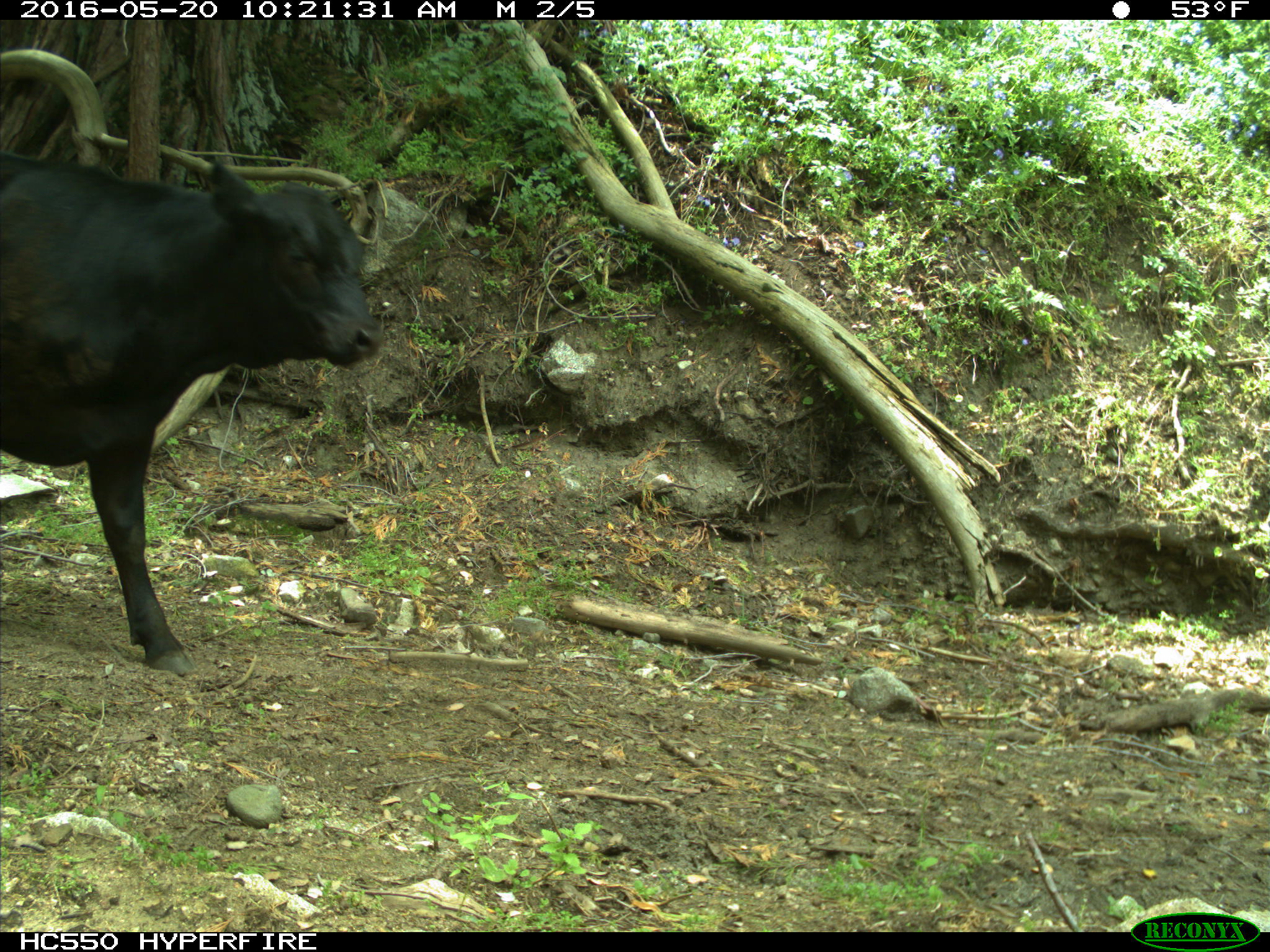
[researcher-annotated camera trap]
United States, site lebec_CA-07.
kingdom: Animalia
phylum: Chordata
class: Mammalia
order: Artiodactyla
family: Bovidae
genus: Bos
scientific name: Bos taurus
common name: domestic cow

________________________________________

• Brief:
Make an exact copy of every line from the one with "phylum: Chordata" to the end of the data, with the first and last of those lines included.

• Result:
phylum: Chordata
class: Mammalia
order: Artiodactyla
family: Bovidae
genus: Bos
scientific name: Bos taurus
common name: domestic cow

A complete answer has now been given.